Laughter stimulates our endocrine system, including the
pituitary gland. The pituitary gland, in turn, stimulates
release of endorphins and enkephalins, natural painkillers
that are chemical cousins to opiates such as morphine and
heroin.
Dr. Lee S. Berk, at Loma Linda University School of
Medicine and Public Health in California, and endocrinologist
Stanley Tan studied groups of average adults and found that
both arms of the immune system got a boost out of laughter.
Participants faced a solid hour of videos of comedians,
while a control group sat quietly out of earshot. The
researchers took blood samples at 10-minute intervals before,
during and after the laughter workout.
The laughter group showed increases in the good hormones -
such as endorphins and neurotransmitters, and decreased levels
of the stress hormones - such as cortisol and adrenaline.
Laughter also creates an increase in the number and
activity level of natural killer cells, which attack
virus-infected cells and some types of cancer cells. Laughter
can also keep allergies at bay. According to a report in the
Journal of the American Medical Association, Dr. Hajime Kimata
of Unitika Central Hospital, Japan, studied the effects of
laughter on patients allergic to dust mites, cedar pollen and
cat dander.
Skin prick tests using a commercial allergen were performed
on 26 patients before and after they viewed the Charlie
Chaplin comedy Modern Times. During the same procedure, a
control group watched a video featuring weather information.

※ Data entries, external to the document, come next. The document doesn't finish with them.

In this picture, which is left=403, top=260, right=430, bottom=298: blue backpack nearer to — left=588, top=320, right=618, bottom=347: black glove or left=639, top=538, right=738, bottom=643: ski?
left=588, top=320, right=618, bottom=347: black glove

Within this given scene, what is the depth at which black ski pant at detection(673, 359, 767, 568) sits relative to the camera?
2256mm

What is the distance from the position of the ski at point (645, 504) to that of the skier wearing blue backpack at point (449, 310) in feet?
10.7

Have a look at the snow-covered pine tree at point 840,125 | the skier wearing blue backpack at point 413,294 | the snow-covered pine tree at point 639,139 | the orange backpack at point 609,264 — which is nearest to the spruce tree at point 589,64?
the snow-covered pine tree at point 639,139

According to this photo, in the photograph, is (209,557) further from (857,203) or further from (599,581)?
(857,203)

The results showed that allergic reactions of comedy
watchers were reduced for four hours after the screening. In
contrast, there was no effect on allergic responses of weather
watchers.
Laughter, along with an active sense of humour, may also
help protect against heart attacks, according to a study by
cardiologists at the University of Maryland Medical Center in
Baltimore.
The researchers found that people with heart disease were
40 per cent less likely to laugh in a variety of situations
compared to people of the same age without heart disease.
An old saying puts laughter in its true perspective and
spirit: "He who laughs, lasts."
Raj Kaushik is a Toronto-based software developer.